Social Capital Hedosophia (IPOA) is trading modestly higher after announcing a merger with Sir Richard Branson's Virgin Galactic, creating the first and only publicly traded commercial human spaceflight company.
Social Capital Hedosophia is a special purpose acquisition company (SPAC), or a blank check company, that went public in September of 2017, selling 60 mln shares at $10. The security had only two months left until it would have been dissolved without making an investment.
Virgin Galactic is a vertically integrated aerospace company specializing in commercial human spaceflight that intends to offer its customers a "unique, multi-day experience culminating in a personal spaceflight that includes out-of-seat zero gravity and views of Planet Earth from space."
Social Capital Hedosophia will own up to 49% of the company. Chamath Palihapitiya, the outspoken venture capitalist behind the SPAC, will become Chairman of the combined entity while investing an additional $100 mln in the deal. The existing Virgin Galactic management team will remain in place.
The pro forma enterprise value of the merger is $1.5 bln. The release states that the deal represents 2.5x estimated revenue and 5.5x estimated EBITDA for 2023. That means the company is projecting $600 mln in revenue and ~$270 mln in EBITDA in 2023 (with healthy 45% margins). The projection seems somewhat like pie in the sky considering that the company hasn't started commercial operations just yet.
The company expects to fly its first customers within a year and become profitable by 2021. Late last year, Sir Richard Branson said commercial operations could start in 2019.

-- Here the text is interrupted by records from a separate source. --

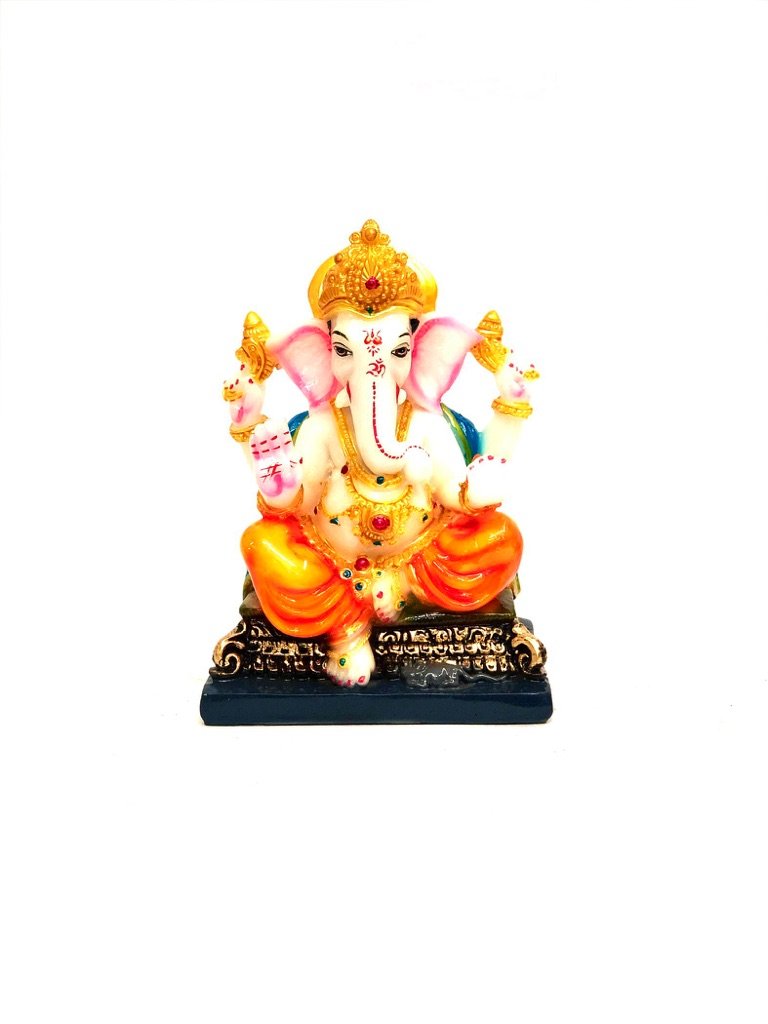 Ganesha Spiritual Gifts For All Occasions Home Decor Resin Now At Tamrapatra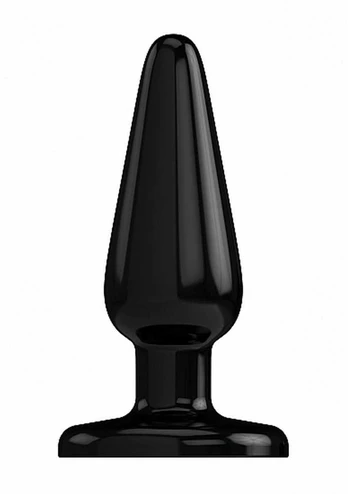 Shots Plug Play Butt Plug - Basic - 5 Inch - Juodas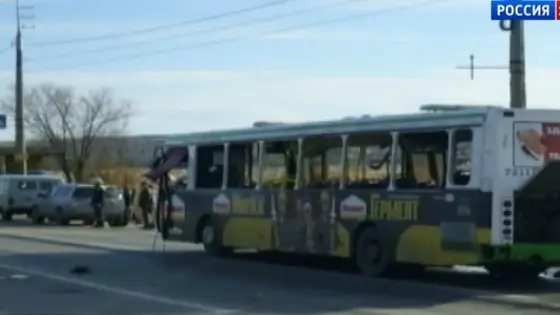Russia, donna kamikaze fa esplobere bus: almeno 6 morti e decine di feriti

Virgin Galactic already has customer reservations from more than 600 people in 60 countries representing ~$80 mln in total collected deposits and $120 mln of potential revenue. Virgin Galactic has the lead in sending tourists to space, but Elon Musk's SpaceX and Jeff Bezos' Blue Origin are also pushing the limits with ventures into outer space.
Many had expected Chamath Palihapitiya to invest in a software unicorn -- his sweet spot. He hit it big as an early employee scaling Facebook.
While this is certainly a risky and unconventional venture, Chamath says the risk/reward is compelling and that Virgin Galactic "looks like a software business under the hood."